» **Problem requirements**: Rewrite the article on spring break car crashes from "Officials said at" to "potential role here.", changing "blind turn" to "sharp curve".

» **Document passage**:
A head-on collision in Wellesly, about a half hour from Boston, sent eight Babson College students to nearby hospital emergency rooms. At least one of those was a young woman who had to be airlifted to a trauma center for severe head injuries.
Our Boston car accident lawyers want to extend our support to these young people and their families as they embark on the road to recovery.
With spring break right around the corner, we are likely to see a spike in Boston car accidents involving both college and high school students. Last year, numerous high-profile crashes throughout the country during spring break claimed promising young lives.
In Ohio, three sorority sisters on their way to a spring break destination were killed by a wrong-way driver on the highway. In that case, officials said the girls did nothing wrong whatsoever, and they probably only realized what was happening mere moments before impact.
In Arkansas, one university student died and seven people were injured in a construction zone crash. Five students were in a car on their way to a spring break celebration. The initial accident caused a chain reaction of three other wrecks.
And in Florida, an 85-year-old wrong-way driver slammed into a car-full of Minnesota college students on their way to spring break. The elderly driver was killed and the four students were injured – once critically.
In this most recent crash in Boston, officials say a vehicle with seven occupants drifted off the roadway and collided head-on with a one-occupant vehicle traveling in the opposite direction around 3 a.m. Every single one of those involved was a student at Babson.
Officials said at this point, they don’t believe alcohol was a factor. While the cause is still under investigation, it’s believed the student driver was navigating a blind turn, perhaps too quickly, when the crash occurred.
One common factor in many of these incidents is the presence of several young people in the vehicle at once. Even in cases where the young driver may not be at fault, one wonders how reaction time is impaired when others in the car present a distraction.
In spring break crashes, you also have young people driving long hours, late into the night and in areas with which they are not familiar. So you have driver distraction, driver fatigue and driver inexperience all playing a potential role here.
Given that many spring break celebrations do involve alcohol, this is a surefire recipe for disaster.

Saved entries
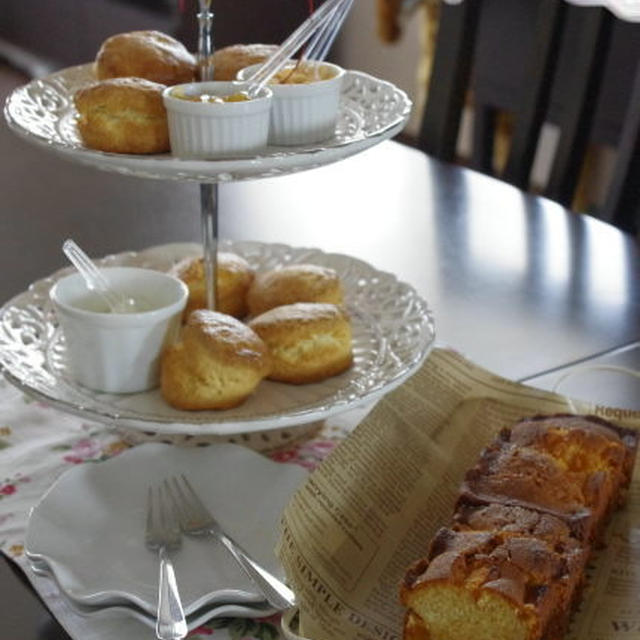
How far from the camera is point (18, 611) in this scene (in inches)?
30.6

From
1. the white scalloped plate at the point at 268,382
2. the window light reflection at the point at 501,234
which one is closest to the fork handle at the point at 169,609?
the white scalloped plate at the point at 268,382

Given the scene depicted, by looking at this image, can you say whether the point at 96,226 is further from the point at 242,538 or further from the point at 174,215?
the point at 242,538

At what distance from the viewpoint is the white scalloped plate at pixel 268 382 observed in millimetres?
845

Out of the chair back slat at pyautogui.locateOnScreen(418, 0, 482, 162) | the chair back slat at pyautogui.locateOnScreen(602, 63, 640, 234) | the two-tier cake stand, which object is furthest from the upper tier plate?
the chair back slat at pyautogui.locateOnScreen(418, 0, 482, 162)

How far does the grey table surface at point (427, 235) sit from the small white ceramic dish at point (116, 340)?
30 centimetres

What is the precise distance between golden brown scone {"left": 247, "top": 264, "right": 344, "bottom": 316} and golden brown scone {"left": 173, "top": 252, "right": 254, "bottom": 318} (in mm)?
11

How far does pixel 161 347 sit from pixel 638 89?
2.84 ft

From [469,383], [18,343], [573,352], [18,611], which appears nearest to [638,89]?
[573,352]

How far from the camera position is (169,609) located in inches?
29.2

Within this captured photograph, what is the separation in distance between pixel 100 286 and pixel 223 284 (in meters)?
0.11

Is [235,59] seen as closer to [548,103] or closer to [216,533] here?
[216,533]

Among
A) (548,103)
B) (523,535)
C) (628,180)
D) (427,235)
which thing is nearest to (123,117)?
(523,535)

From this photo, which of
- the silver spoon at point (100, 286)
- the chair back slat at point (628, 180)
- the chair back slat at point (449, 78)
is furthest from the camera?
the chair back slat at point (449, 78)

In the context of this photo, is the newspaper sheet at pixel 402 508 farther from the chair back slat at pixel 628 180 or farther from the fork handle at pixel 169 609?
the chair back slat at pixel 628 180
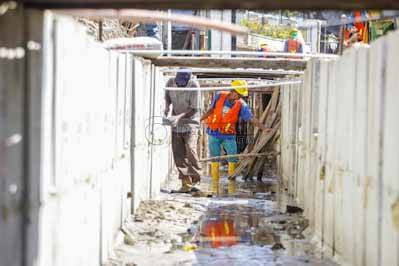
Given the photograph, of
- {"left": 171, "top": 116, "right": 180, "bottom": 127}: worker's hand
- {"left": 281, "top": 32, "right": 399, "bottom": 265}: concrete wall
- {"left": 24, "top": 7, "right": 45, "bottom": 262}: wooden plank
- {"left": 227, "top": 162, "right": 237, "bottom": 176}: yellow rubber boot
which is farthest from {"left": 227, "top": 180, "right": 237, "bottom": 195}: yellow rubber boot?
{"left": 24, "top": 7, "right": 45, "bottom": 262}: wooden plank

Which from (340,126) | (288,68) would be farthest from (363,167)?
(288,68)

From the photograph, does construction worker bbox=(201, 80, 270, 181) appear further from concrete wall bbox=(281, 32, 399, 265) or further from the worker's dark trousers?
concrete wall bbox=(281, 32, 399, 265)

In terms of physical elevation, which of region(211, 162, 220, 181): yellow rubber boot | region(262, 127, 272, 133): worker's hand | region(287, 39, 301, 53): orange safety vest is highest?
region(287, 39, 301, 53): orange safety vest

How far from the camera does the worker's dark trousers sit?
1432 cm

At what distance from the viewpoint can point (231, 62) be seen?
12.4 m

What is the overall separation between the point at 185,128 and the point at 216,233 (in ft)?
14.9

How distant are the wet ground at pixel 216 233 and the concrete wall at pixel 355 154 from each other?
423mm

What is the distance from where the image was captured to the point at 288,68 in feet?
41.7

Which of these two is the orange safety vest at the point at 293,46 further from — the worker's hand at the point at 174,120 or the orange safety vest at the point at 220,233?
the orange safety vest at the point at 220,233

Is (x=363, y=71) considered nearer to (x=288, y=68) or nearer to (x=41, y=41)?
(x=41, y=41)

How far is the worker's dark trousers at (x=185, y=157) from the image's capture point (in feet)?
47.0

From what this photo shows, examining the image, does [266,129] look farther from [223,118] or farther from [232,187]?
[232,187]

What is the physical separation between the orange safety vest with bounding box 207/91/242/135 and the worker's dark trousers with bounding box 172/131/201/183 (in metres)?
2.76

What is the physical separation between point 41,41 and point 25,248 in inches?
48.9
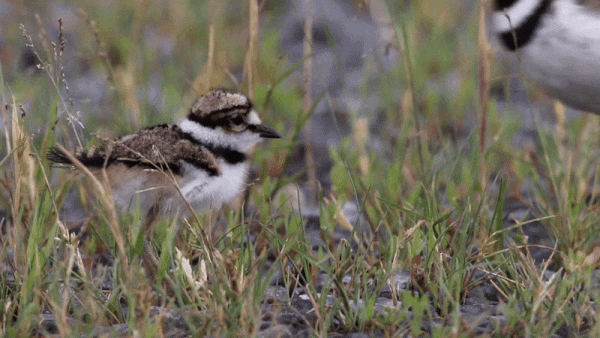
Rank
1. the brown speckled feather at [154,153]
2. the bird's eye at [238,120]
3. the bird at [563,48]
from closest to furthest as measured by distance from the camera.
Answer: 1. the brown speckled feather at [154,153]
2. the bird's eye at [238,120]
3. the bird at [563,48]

» **Task result**:
Officials said at this point, they don’t believe alcohol was a factor. While the cause is still under investigation, it’s believed the student driver was navigating a sharp curve, perhaps too quickly, when the crash occurred.
One common factor in many of these incidents is the presence of several young people in the vehicle at once. Even in cases where the young driver may not be at fault, one wonders how reaction time is impaired when others in the car present a distraction.
In spring break crashes, you also have young people driving long hours, late into the night and in areas with which they are not familiar. So you have driver distraction, driver fatigue and driver inexperience all playing a potential role here.